- Founded: 2015
- Country: Ukraine
- Type: Paramilitary organization
- Role: Infantry
- Size: Battalion
- Engagements: Russo-Ukrainian War War in Donbass Battle of Avdiivka; ; Russian invasion of Ukraine Battle of Pisky; ; ;

Commanders
- Current commander: Volodymyr Regesha

= Santa Unit (Ukraine) =

Right Sector–Santa Unit (Підрозділ Санти) is an independent Ukrainian military volunteer unit, established in 2015 by Volodymyr Regesha as a result of a split from Right Sector Ukrainian Volunteer Corps, it has taken part in both the war in Donbass as well as the Russian invasion of Ukraine. Its name although carries "Right Sector", it has no association with Right Sector except that a bulk of its personnel are former Right Sector fighters.

==History==
After the resignation of Dmytro Yarosh as the Right Sector leader on 11 November 2015 and the creation of a new paramilitary known as the Ukrainian Volunteer Army from the 5th and 8th Battalions, as well the Hospitallers Medical Battalion of the Ukrainian Volunteer Army. Another group of volunteers separated from the Right Sector under Volodymyr Regesha forming their own separate paramilitary unit, named the Santa "Right Sector" Unit, bearing "Right Sector" in its title despite being totally separate from the organization, although most of its fighters were formerly Right Sector volunteers. During the war in Donbass, the unit participated in the battle of Pisky and the battle of Avdiivka.

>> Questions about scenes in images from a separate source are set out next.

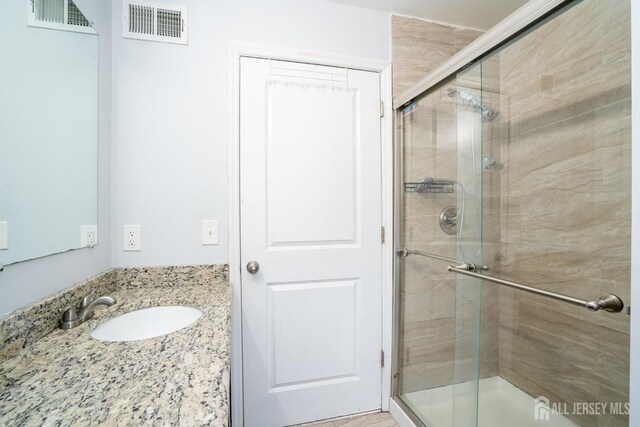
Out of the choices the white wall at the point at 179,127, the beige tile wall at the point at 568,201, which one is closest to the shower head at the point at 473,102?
the beige tile wall at the point at 568,201

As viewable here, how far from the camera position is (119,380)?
542mm

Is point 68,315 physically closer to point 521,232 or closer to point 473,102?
point 473,102

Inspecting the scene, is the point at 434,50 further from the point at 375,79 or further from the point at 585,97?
the point at 585,97

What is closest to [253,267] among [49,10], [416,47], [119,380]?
[119,380]

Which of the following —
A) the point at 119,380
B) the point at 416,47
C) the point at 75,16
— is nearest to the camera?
the point at 119,380

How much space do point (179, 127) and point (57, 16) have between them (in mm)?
515

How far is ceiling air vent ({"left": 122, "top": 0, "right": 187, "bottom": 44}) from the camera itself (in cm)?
123

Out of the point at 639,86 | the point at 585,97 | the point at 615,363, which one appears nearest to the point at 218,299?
the point at 639,86

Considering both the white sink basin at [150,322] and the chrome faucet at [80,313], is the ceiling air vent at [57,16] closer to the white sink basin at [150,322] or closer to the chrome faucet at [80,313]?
the chrome faucet at [80,313]

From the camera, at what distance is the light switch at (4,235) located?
25.5 inches

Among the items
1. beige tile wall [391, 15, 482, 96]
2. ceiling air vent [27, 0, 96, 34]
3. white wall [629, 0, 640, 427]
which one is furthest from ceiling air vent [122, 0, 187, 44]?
white wall [629, 0, 640, 427]

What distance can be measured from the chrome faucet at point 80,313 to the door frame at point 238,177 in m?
0.52

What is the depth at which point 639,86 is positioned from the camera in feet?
1.80

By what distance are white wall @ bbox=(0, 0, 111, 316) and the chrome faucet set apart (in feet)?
0.29
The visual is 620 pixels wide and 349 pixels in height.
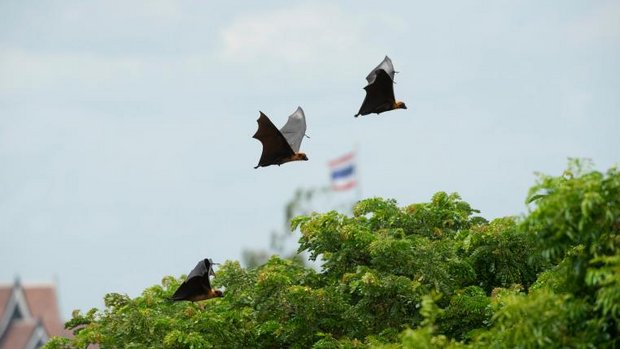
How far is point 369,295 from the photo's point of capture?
14.9 metres

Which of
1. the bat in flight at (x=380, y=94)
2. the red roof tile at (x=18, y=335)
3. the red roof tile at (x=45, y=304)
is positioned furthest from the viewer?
the red roof tile at (x=45, y=304)

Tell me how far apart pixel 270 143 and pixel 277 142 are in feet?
0.31

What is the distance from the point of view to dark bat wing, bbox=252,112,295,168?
14.0 meters

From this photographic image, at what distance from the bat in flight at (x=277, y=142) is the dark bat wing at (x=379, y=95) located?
0.93 metres

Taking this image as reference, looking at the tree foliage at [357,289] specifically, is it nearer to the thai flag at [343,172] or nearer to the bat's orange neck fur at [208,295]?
the bat's orange neck fur at [208,295]

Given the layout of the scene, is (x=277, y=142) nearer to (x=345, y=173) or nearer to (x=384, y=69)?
(x=384, y=69)

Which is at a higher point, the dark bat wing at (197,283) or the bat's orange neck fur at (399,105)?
the bat's orange neck fur at (399,105)

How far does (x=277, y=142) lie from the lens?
560 inches

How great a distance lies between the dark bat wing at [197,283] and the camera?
13781mm

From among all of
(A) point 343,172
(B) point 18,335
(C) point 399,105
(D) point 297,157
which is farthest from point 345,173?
(D) point 297,157

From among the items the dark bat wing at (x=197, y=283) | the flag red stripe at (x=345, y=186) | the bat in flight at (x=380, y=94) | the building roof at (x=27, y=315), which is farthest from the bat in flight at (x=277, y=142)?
the building roof at (x=27, y=315)

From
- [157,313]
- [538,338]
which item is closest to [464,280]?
[157,313]

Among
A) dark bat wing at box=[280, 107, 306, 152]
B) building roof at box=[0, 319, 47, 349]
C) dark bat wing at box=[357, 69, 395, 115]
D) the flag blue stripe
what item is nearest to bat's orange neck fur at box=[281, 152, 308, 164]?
dark bat wing at box=[280, 107, 306, 152]

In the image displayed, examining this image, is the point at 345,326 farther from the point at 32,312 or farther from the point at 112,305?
the point at 32,312
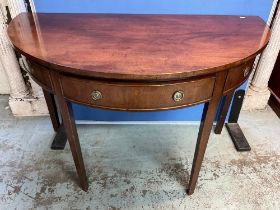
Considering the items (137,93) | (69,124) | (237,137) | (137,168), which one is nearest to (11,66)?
(69,124)

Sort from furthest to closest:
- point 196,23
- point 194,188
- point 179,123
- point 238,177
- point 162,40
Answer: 1. point 179,123
2. point 238,177
3. point 194,188
4. point 196,23
5. point 162,40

Following the Russian invasion of Ukraine, it saw combat taking part in the battle of Pisky where they improvised new mobile artillery vehicles called "Crocodile" on the basis of the BM-21 Grad. On 20 October 2022, a Russian born volunteer soldier of the unit, Abdullah was killed in Pisky. Its personnel fought for over an year during the battle of Kreminna and were the first to destroy a Russian BMPT Terminator in February 2023.